§ **Exercise objective**: Render the stretch from the line containing "What choice from" through the end of the entries as a numbered list. Leave out blank lines.

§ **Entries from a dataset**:
— START —
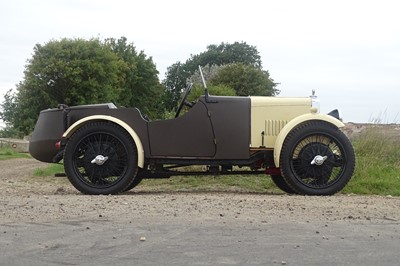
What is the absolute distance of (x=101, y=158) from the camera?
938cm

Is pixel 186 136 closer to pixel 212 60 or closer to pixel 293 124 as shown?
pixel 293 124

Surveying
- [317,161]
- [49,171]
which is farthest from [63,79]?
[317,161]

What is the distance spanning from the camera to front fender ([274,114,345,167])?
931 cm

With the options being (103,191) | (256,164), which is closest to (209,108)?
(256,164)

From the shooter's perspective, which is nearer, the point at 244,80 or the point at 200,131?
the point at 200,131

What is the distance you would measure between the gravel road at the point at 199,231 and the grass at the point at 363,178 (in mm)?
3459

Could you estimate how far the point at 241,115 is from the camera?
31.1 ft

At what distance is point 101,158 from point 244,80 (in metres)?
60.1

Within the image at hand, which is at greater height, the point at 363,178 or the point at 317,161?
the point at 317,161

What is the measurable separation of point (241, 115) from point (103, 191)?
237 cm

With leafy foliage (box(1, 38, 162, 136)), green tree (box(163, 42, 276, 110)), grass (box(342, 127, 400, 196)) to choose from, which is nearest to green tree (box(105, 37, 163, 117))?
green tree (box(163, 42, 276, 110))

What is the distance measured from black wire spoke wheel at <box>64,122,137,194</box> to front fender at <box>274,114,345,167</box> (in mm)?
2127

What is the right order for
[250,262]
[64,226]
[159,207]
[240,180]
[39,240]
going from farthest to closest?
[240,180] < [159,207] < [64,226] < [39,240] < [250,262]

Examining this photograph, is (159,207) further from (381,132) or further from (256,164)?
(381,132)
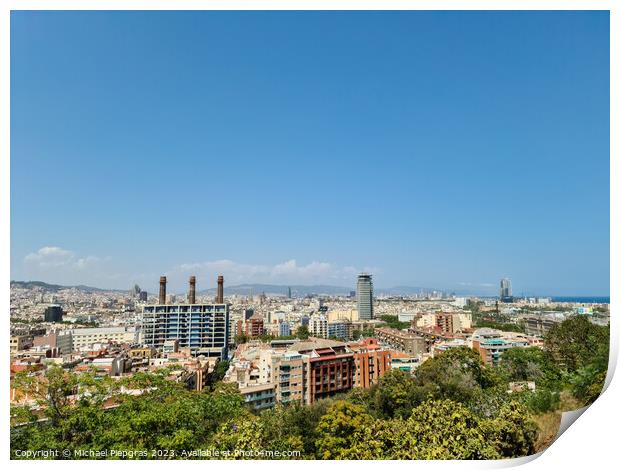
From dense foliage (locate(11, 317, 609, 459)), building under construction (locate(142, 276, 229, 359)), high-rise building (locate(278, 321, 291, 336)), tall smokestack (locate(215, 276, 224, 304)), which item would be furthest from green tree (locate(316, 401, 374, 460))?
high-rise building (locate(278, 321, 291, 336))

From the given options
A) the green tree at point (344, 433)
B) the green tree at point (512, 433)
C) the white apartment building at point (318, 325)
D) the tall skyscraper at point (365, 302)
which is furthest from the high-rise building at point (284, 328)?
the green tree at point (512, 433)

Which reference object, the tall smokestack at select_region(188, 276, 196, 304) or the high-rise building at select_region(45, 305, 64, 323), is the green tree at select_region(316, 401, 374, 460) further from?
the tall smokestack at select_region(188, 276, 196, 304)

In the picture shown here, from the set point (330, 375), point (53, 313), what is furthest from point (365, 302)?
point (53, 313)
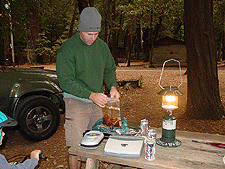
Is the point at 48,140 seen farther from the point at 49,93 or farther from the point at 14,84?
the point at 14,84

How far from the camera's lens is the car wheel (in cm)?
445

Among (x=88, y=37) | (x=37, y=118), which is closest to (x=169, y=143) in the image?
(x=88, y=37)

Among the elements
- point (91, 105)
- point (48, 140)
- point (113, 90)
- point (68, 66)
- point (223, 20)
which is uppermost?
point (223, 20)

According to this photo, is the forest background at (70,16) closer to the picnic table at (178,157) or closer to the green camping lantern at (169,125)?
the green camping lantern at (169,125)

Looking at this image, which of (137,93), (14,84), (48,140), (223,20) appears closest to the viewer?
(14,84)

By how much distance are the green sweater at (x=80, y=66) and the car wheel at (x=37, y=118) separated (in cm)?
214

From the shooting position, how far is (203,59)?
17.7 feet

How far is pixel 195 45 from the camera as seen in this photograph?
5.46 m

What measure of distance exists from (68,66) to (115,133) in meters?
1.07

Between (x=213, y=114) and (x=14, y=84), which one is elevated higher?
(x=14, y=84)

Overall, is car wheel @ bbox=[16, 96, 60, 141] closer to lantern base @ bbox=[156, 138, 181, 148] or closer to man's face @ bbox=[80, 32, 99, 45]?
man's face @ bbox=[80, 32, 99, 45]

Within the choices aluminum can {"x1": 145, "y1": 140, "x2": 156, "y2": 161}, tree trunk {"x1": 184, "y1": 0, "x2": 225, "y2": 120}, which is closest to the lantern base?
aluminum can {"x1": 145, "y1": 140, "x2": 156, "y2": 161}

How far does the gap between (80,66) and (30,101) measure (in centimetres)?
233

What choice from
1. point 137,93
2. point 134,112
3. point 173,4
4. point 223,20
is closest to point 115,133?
— END —
§ **Written answer**:
1. What choice from
2. 1. point 137,93
3. 2. point 134,112
4. 3. point 173,4
5. 4. point 223,20
6. is closest to point 115,133?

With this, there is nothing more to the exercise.